How long should each segment of the 90-minute evaluation take?

Allocate 0–10 minutes to artifacts walkthrough (PR, evals directory, deploy pipeline), 10–30 minutes to eval discipline (thresholds, regressions, drift handling), 30–55 minutes to architecture deep-dive (system sketch, model abstraction, fallback, context assembly, evolution), 55–75 minutes to post-mortem reading (last 90 days, expensive bug, saying no to clients), and 75–90 minutes to commercial alignment (API key ownership, line-item invoicing, IP transfer, off-ramp). The artifacts block ends roughly 30 percent of evaluations within the first 10 minutes.

What if the agency cannot share PRs because of NDAs?

An NDA is a legitimate constraint, but it should not stop the agency from showing you something concrete. Acceptable substitutes include a redacted PR description, a synthetic PR built from a public repo using the same patterns, or a screen-share of an internal tool the agency built for itself. The red flag is the agency pivoting to a deck or saying their PRs are too sensitive to discuss even at a high level. Real engineering teams talk about code at the structural level without leaking client secrets.

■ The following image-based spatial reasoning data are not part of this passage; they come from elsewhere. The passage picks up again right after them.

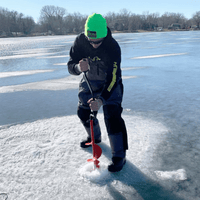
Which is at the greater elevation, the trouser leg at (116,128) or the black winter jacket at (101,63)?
the black winter jacket at (101,63)

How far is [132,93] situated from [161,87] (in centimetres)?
93

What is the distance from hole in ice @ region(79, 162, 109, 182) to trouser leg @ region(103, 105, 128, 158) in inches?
8.3

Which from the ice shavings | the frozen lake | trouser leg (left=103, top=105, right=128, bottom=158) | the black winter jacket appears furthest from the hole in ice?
the black winter jacket

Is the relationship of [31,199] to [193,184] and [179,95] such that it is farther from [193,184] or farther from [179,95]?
[179,95]

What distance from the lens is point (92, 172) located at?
205 centimetres

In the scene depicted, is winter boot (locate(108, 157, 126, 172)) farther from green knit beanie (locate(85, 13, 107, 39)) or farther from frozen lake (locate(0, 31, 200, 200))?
green knit beanie (locate(85, 13, 107, 39))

Should I run a paid pilot after the 90-minute evaluation?

Yes. The 90-minute call earns the agency the right to a paid pilot, not the full engagement. A two-week paid pilot with fixed scope, fixed price, real production code, and an eval suite as a required deliverable is the cheapest insurance you can buy. It tells you whether the artifacts you saw on the call were representative or curated. If the agency declines a paid pilot in favor of going straight to the full engagement, that itself is a signal worth taking seriously.

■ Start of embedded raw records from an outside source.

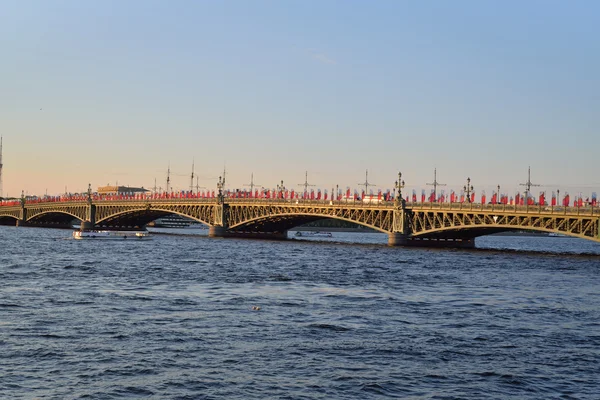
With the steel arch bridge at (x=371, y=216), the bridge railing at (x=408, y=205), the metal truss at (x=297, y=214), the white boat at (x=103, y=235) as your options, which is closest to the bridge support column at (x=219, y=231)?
the steel arch bridge at (x=371, y=216)

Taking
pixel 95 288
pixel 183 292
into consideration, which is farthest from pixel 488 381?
pixel 95 288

How is this 90-minute evaluation different from a standard procurement vetting checklist?

Standard procurement vetting collects soft signals; case studies, founder LinkedIn profiles, polished decks, reference quotes; over multiple weeks and produces a feeling rather than a decision. The 90-minute field guide replaces soft signals with falsifiable evidence: real PRs, real eval suites, real architecture sketches, real post-mortems, real invoices. Each question has a green, yellow, or red answer, so the output is a count, not a vibe. It is meant to run in parallel with a vetting checklist, not replace one.